On le sait, depuis un an, les gens ne voyagent plus et une grande majorité de la population va préférer attendre que la situation sanitaire se normalise de façon probante à l’échelle internationale avant de planifier un premier voyage.

Les consommateurs ont économisé et ils peuvent de surcroît emprunter à des conditions extrêmement avantageuses. Ils ont donc décidé de bonifier leur budget de dépenses discrétionnaires et de le redéployer pour se faire plaisir, dans l’immédiat, alimentant ce faisant la formation de bulles de tout acabit.

On n’a qu’à penser aux prix du bois d’œuvre qui ont littéralement explosé devant la forte demande des consommateurs affamés de travaux de rénovation et le volume de mises en chantier de maisons neuves, qui est à son plus haut niveau des 40 dernières années avec une prévision de 60 000 nouvelles constructions.

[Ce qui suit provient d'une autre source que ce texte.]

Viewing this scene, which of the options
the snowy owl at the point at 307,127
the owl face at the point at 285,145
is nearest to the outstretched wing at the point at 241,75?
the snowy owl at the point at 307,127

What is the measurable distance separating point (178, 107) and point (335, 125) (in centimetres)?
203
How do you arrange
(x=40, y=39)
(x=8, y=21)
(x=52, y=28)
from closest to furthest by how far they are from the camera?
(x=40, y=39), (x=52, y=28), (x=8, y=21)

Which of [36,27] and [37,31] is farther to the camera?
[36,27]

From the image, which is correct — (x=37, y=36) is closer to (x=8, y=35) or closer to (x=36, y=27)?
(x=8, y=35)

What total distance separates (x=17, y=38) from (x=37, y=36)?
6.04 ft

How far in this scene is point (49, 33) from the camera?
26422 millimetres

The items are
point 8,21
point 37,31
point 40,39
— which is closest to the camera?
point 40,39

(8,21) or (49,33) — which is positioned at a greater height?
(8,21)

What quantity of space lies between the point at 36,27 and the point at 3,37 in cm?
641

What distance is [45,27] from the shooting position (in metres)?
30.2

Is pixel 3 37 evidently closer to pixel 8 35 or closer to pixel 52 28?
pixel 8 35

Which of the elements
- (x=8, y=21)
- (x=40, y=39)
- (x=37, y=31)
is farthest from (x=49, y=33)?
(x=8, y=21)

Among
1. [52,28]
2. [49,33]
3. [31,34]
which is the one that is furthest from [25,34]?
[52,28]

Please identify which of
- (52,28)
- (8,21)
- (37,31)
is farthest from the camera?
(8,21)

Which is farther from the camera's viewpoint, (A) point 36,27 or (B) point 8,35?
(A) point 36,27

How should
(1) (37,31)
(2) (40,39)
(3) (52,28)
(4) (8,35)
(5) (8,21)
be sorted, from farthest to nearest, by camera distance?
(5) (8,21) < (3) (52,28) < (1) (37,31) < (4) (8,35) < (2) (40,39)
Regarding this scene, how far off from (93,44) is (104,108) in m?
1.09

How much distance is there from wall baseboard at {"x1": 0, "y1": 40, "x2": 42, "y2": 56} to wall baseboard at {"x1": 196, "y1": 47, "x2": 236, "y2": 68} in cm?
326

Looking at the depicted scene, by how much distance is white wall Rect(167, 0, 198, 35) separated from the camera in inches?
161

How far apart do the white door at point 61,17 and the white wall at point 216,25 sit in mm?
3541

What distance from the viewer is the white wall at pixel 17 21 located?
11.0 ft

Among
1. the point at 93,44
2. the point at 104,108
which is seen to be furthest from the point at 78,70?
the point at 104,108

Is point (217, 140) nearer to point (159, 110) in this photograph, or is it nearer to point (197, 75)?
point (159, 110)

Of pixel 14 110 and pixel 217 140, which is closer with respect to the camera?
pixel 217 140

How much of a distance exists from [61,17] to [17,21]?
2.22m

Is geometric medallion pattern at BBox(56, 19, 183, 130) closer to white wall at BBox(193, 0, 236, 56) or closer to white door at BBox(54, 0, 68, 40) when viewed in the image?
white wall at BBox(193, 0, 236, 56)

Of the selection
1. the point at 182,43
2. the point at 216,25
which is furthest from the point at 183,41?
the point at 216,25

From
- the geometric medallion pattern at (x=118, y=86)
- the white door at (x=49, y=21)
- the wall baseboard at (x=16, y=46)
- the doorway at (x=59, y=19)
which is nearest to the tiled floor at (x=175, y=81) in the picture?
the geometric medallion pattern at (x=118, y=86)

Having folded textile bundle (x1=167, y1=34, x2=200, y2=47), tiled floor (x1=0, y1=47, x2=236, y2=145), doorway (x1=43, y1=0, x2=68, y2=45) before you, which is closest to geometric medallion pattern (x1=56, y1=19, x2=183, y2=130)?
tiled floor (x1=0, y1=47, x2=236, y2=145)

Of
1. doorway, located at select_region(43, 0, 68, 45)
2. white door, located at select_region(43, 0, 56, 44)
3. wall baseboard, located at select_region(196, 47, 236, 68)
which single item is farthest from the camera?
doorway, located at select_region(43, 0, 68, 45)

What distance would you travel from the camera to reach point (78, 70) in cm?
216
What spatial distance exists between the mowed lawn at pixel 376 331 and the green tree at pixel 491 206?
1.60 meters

Cette frénésie rénovatrice touche aussi le remplacement de portes et fenêtres, pour lesquelles les délais d’installation peuvent facilement excéder les six mois. Les fabricants québécois, dont Novatech, opèrent à plein régime et ne suffisent pas à la demande, me confirme-t-on.

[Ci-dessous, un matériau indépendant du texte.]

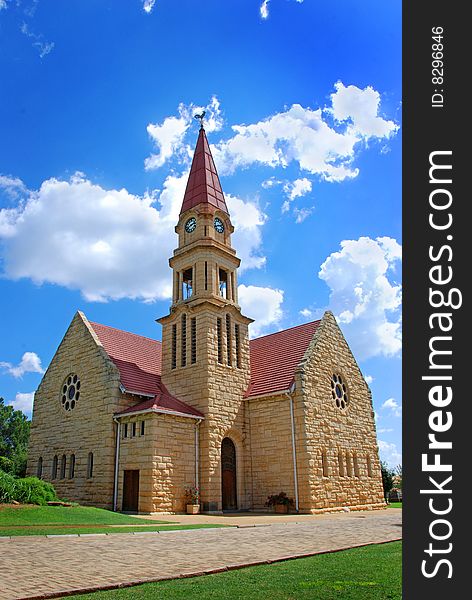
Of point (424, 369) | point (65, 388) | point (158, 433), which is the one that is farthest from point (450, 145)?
point (65, 388)

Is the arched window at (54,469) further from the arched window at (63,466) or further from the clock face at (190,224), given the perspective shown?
the clock face at (190,224)

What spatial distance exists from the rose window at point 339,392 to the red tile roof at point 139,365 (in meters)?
7.95

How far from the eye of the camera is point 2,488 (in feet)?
56.7

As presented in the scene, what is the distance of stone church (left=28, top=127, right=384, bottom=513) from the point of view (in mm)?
24016

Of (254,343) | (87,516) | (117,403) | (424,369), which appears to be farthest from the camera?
(254,343)

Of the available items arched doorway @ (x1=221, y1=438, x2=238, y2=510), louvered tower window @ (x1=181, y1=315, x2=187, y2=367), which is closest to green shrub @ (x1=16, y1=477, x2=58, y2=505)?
arched doorway @ (x1=221, y1=438, x2=238, y2=510)

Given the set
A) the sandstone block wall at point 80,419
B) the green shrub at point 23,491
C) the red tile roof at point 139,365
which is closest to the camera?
the green shrub at point 23,491

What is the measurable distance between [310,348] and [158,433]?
9587 millimetres

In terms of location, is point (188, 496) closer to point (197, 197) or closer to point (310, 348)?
point (310, 348)

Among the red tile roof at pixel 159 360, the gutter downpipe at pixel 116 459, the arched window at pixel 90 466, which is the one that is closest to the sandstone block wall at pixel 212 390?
the red tile roof at pixel 159 360

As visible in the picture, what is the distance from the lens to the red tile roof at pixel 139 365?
2503 centimetres

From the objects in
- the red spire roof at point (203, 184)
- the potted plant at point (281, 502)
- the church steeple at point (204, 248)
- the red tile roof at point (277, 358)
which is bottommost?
the potted plant at point (281, 502)

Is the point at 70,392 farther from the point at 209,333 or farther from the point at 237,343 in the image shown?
the point at 237,343

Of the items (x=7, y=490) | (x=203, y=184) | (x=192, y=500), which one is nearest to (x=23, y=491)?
(x=7, y=490)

Si Montréal et le Québec tout entier avaient été jusqu’ici prémunis d’une flambée inconsidérée des prix des maisons, une bulle immobilière s’est maintenant bel et bien constituée dans notre paysage, comme en témoigne la hausse de 100 000 $ du prix médian des maisons à Montréal en 2020 et des augmentations de prix importantes dans tous les marchés régionaux.

Même chose avec le marché des piscines, où les délais de livraison reportent à la fin de l’automne l’installation d’une piscine creusée et pratiquement à la fin de l’été celle d’une piscine hors terre.

J’ai fait une visite cette semaine chez un concessionnaire de voitures de la Rive-Sud et la directrice financière m’a confirmé que le mois de mars avait été explosif. Le détaillant, qui historiquement enregistrait une moyenne de 30 ventes de voitures neuves durant le mois de mars, a conclu pas moins de 80 ventes de nouveaux véhicules au cours du mois.

« On vient d’enregistrer un excellent premier trimestre, me confirme Robert Poëti, président de la Corporation des concessionnaires automobiles du Québec. Ce qui vient balancer pour l’année 2020 où on a réalisé 30 % de ventes en moins sur l’année précédente. »

Les gens veulent se gâter et les conditions de financement sont excellentes, alors ils en profitent.

Robert Poëti, président de la Corporation des concessionnaires automobiles du Québec

Même constat pour les ventes de vélos, pour lesquels on appréhende une pénurie prochaine, alors qu’un collègue m’a rapporté que des connaissances venaient d’acheter en ligne une bicyclette électrique livrable en janvier 2022…

Le même phénomène de dépenses discrétionnaires en explosion est observable du côté des boutiques animalières, des vétérinaires, et sera aussi vérifiable à partir de la semaine prochaine dans les centres d’horticulture.

La pandémie a créé un immense vide dans le quotidien et la vie de millions de citoyens et la consommation est devenue une activité compensatoire pour bien des gens excédés de vivre dans le confinement et la crainte. Une exaspération qui se transforme pour certains en exubérance, et, pourtant, les marchés boursiers nous ont bien démontré qu’il fallait surtout éviter l’exubérance.